▶ EXERCISES TO COMPLETE
1. Reproduce the passage of the Fisher–Tippett–Gnedenko theorem text that begins at the words "In such circumstances, the" and stops after "goes to zero.".
2. Write the next part of the Fisher–Tippett–Gnedenko theorem text, picking up after its last sentence.

▶ TEXT SEGMENT

Fisher–Tippett–Gnedenko theorem

In statistics, the Fisher–Tippett–Gnedenko theorem (also the Fisher–Tippett theorem or the extreme value theorem) is a general result in extreme value theory regarding asymptotic distribution of extreme order statistics. The maximum of a sample of iid random variables after proper renormalization can only converge in distribution to one of 3 possible distributions: the Gumbel distribution, the Fréchet distribution, or the Weibull distribution. Credit for the extreme value theorem and its convergence details are given to Fréchet (1927),[1] Fisher and Tippett (1928),[2] Mises (1936)[3][4] and Gnedenko (1943).[5]

The role of the extremal types theorem for maxima is similar to that of central limit theorem for averages, except that the central limit theorem applies to the average of a sample from any distribution with finite variance, while the Fisher–Tippet–Gnedenko theorem only states that if the distribution of a normalized maximum converges, then the limit has to be one of a particular class of distributions. It does not state that the distribution of the normalized maximum does converge.

Statement

Let $X_{1},X_{2},\ldots ,X_{n}$ be a sequence of independent and identically-distributed random variables with cumulative distribution function $F$ . Suppose that there exist two sequences of real numbers $a_{n}>0$ and $b_{n}\in \mathbb {R}$ such that the following limits converge to a non-degenerate distribution function:

\lim _{n\to \infty }P\left({\frac {\max\{X_{1},\dots ,X_{n}\}-b_{n}}{a_{n}}}\leq x\right)=G(x)

,

or equivalently:

\lim _{n\to \infty }F^{n}\left(a_{n}x+b_{n}\right)=G(x)

.

In such circumstances, the limit distribution $G$ belongs to either the Gumbel, the Fréchet or the Weibull family.[6]

In other words, if the limit above converges, then up to a linear change of coordinates $G(x)$ will assume the form:[7]

G_{\gamma }(x)=\exp \left(-(1+\gamma \,x)^{-1/\gamma }\right),\;\;1+\gamma \,x>0

or else

G_{0}(x)=\exp \left(-\exp(-x)\right)

for some parameter $\gamma .$ This is the cumulative distribution function of the generalized extreme value distribution (GEV) with extreme value index $\gamma$ . The GEV distribution groups the Gumbel, Fréchet and Weibull distributions into a single one. Note that the second formula (the Gumbel distribution) is the limit of the first as $\gamma$ goes to zero.

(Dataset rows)
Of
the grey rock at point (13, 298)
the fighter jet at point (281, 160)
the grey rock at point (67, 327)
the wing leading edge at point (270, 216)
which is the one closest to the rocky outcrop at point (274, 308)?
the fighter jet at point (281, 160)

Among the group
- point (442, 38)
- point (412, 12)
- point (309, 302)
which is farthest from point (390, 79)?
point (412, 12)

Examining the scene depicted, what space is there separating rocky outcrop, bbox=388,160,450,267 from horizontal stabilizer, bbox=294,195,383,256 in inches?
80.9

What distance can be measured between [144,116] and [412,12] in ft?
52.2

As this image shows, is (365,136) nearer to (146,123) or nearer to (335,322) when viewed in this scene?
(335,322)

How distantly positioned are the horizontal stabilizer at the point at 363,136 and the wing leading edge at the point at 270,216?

▶ RESULTS
1.
In such circumstances, the limit distribution $G$ belongs to either the Gumbel, the Fréchet or the Weibull family.[6]

In other words, if the limit above converges, then up to a linear change of coordinates $G(x)$ will assume the form:[7]

G_{\gamma }(x)=\exp \left(-(1+\gamma \,x)^{-1/\gamma }\right),\;\;1+\gamma \,x>0

or else

G_{0}(x)=\exp \left(-\exp(-x)\right)

for some parameter $\gamma .$ This is the cumulative distribution function of the generalized extreme value distribution (GEV) with extreme value index $\gamma$ . The GEV distribution groups the Gumbel, Fréchet and Weibull distributions into a single one. Note that the second formula (the Gumbel distribution) is the limit of the first as $\gamma$ goes to zero.

2.
Conditions of convergence

The Fisher–Tippett–Gnedenko theorem is a statement about the convergence of the limiting distribution $G(x)$ above. The study of conditions for convergence of $G$ to particular cases of the generalized extreme value distribution began with Mises (1936)[3][5][4] and was further developed by Gnedenko (1943).[5]

Let $F$ be the distribution function of $X$ , and $X_{1},\dots ,X_{n}$ an i.i.d. sample thereof. Also let $x^{*}$ be the populational maximum, i.e. $x^{*}=\sup\{x\mid F(x)<1\}$ . The limiting distribution of the normalized sample maximum, given by $G$ above, will then be:[7]

A Fréchet distribution ( $\gamma >0$ ) if and only if $x^{*}=\infty$ and $\lim _{t\rightarrow \infty }{\frac {1-F(ut)}{1-F(t)}}=u^{-1/|\gamma |}$ for all $u>0$ .

This corresponds to what is called a heavy tail. In this case, possible sequences that will satisfy the theorem conditions are

b_{n}=0

and

a_{n}=F^{-1}\left(1-{\frac {1}{n}}\right)

.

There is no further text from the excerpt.